*PROBLEM TO WORK ON*: Extract the passage of the normal-line exercise below that begins at the words "14.9 Exercises" and stops after "position and slope.", copying it word for word.

*READING TEXT*:
▼

Mathematical Immaturity

14.9 Exercises

• A line perpendicular to the tangent line of a plane curve is called a normal line. If the normal line and a vertical line are drawn at any point of a certain plane curve $C,$ they cut off a segment of length 2 on the x-axis. Find a Cartesian equation for this curve if it passes through the point $(1,2).$ Two solutions are possible.
• The normal line has slope $m = -\frac{dx}{dy}.$ If the normal line for a given point $(x, y)$ always moves $y$ units vertically for every two units moved horizontally (left or right), this implies that the normal line through $(x, y)$ has one of two point-slope forms: $$ \begin{align*} (y - 0) = m[x - (x - 2)] \quad \text{or} \quad (y - 0) = m[x - (x + 2)] \end{align*} $$ Use this with $m = -\frac{dx}{dy}$ to find the relation between position and slope.

▲

*AVAILABLE DATA*:
▼

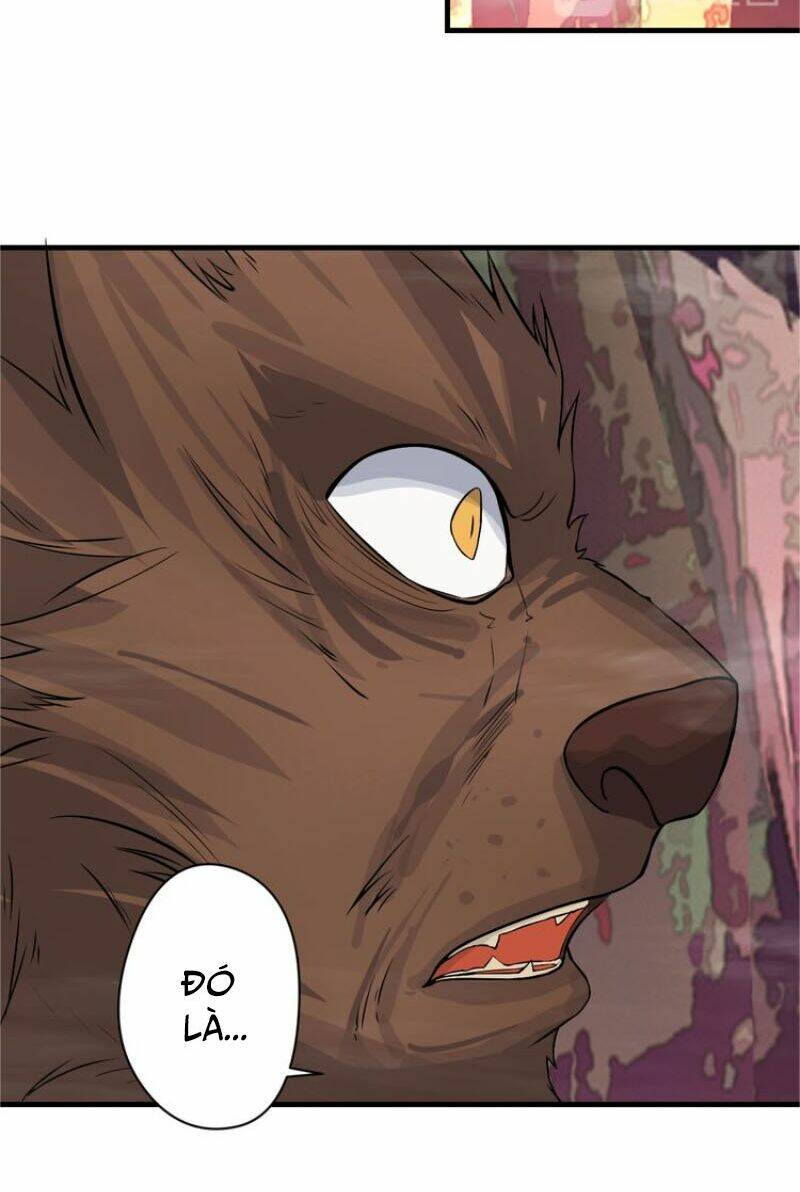 ta luyện dược thành thánh chapter 18 26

▲

*RESULT OF THIS TASK*:
14.9 Exercises

• A line perpendicular to the tangent line of a plane curve is called a normal line. If the normal line and a vertical line are drawn at any point of a certain plane curve $C,$ they cut off a segment of length 2 on the x-axis. Find a Cartesian equation for this curve if it passes through the point $(1,2).$ Two solutions are possible.
• The normal line has slope $m = -\frac{dx}{dy}.$ If the normal line for a given point $(x, y)$ always moves $y$ units vertically for every two units moved horizontally (left or right), this implies that the normal line through $(x, y)$ has one of two point-slope forms: $$ \begin{align*} (y - 0) = m[x - (x - 2)] \quad \text{or} \quad (y - 0) = m[x - (x + 2)] \end{align*} $$ Use this with $m = -\frac{dx}{dy}$ to find the relation between position and slope.